- **Source extract**:
* start *

This gives us linear space. These pointers take linear space. The top structure takes linear space linear number of words, and constant query time, because lookup tables are very fast. Just look into them. They give you the answer. So you can do a lookup table here, lookup table here. And then over here, you do the covering by 2, powers of 2 intervals. Again, we have a lookup table for those intervals, so it's like we're looking into four tables, take the min of them all, done.
That is RMQ, and also LCA. Actually it was really LCA that we solved, because we solved plus or minus 1 RMQ, which solved LCA, but by the Cartesian tree reduction, that also solves RMQ. Now we solved 2 out of 3 of our problems. Any questions?
Level ancestors are going to be harder, little bit harder. Similar number of steps. I'd say they're a little more clever. This I feel is pretty easy. Very simple style of indirection, very simple style of enumeration here. It's going to be a little more sophisticated and a little bit more representative of the general case for level ancestors. Definitely fancier. Level ancestors is a similar story we solved a while ago, but it was kind of a complicated solution. And then Bender and Farach-Colton found it and said hey, we can simplify this. And I'm going to give you the simplified version.

* end *

- **Information supplied**:

* start *

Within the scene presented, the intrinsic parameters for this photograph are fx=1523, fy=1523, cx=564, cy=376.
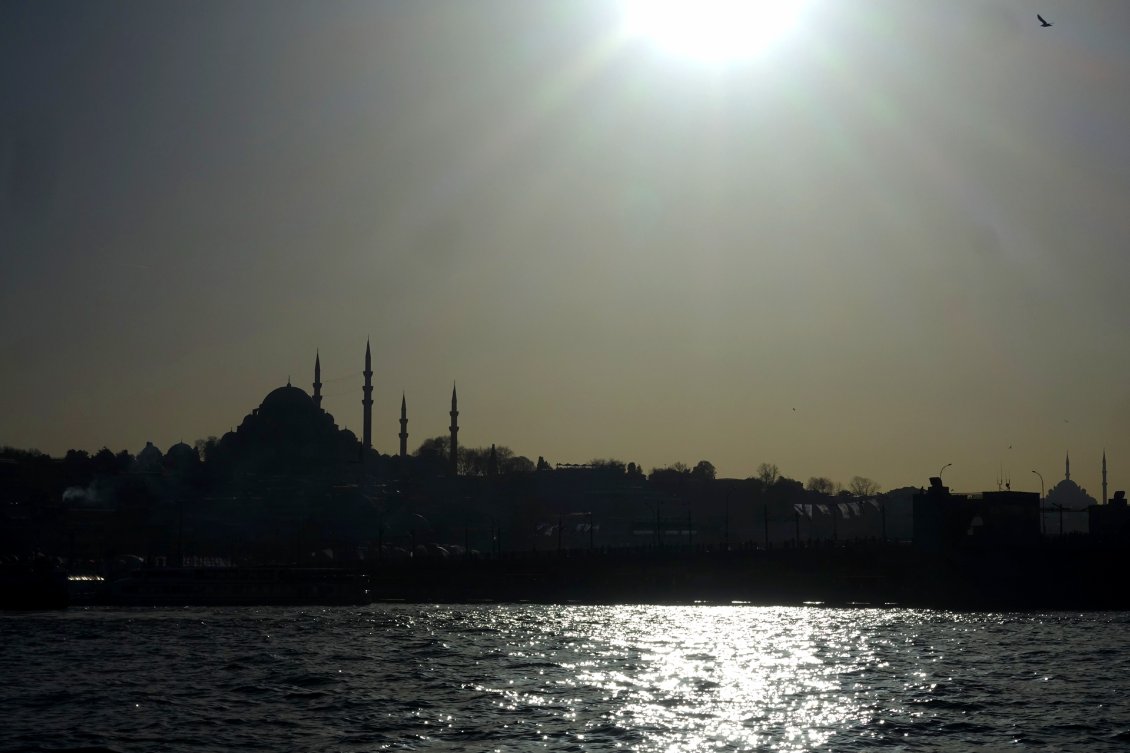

* end *

- **Problem description**: According to the passage on range minimum queries, who simplified the earlier, complicated solution to level ancestors?

- **Answer**: Bender and Farach-Colton.